(I was redirected from mathoverflow in asking this)
Hello, I'm trying to determine if the following problem is solvable in polynomial time: given a collection of $n$ half-open intervals $[s_i, t_i)$ having integer endpoints, is it possible, for given integers $k$ and $L$, to find a subset $S$ of these intervals that are "exactly" covered with $k$ half-open intervals of length $L$, with each of these $k$ "covering intervals" only covering one of the given intervals at any particular instant? Put another way, by William Thurston, "given a finite set of half-open intervals, is there a subset of them so the sum of their characteristic functions can be expressed as a sum of characteristic functions of intervals of length $L$"?

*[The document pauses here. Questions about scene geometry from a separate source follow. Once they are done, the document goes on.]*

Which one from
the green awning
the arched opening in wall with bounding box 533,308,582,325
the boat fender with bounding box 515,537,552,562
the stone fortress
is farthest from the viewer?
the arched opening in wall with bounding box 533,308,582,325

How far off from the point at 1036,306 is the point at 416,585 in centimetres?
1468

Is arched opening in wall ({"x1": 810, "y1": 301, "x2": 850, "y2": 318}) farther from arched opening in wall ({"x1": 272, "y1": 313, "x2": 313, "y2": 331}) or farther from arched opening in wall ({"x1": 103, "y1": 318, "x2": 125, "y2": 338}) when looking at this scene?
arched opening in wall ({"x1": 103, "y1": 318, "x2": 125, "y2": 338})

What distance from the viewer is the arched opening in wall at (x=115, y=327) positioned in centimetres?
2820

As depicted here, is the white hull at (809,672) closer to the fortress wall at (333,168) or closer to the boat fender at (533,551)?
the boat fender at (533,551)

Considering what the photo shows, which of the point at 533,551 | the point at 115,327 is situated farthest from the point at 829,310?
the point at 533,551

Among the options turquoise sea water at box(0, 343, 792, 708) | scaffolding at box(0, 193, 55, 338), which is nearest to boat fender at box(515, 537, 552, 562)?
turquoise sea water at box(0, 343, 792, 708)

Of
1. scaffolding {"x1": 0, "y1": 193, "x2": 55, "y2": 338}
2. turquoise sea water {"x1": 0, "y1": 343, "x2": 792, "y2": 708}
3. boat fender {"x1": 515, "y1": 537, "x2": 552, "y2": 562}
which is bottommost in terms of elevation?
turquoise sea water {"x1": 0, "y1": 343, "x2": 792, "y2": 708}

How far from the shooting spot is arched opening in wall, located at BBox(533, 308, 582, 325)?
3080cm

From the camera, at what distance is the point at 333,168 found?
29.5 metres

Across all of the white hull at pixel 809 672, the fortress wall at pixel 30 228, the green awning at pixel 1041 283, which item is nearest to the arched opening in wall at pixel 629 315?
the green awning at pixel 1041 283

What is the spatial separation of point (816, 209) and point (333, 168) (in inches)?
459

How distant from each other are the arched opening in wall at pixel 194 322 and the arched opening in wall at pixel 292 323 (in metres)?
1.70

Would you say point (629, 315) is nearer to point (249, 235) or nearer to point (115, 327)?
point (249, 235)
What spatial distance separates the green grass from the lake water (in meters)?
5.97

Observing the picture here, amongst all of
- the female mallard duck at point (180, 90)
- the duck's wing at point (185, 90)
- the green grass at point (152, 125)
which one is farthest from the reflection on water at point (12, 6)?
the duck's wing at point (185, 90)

For example, given the four intervals $[0,3), [2,4), [3, 6), [3, 8)$ with $k=2$ and $L=4$, we find that $[0,3)$, $[2,4)$, and $[3,6)$ can be exactly covered by the two intervals $[0,4)$ and $[2,6)$. I hope I've stated this clearly. One thing I've tried is a reduction via the subset-sum problem, but the fact that I'm dealing with intervals complicates it in a way I'm not comfortable with. Thanks!
A clarification about "only covering one of the given intervals at any particular instant": what I mean is that, for example, the interval $[0,5]$ could be said to cover either $(0,3)$ or $(0,4)$, but not both simultaneously.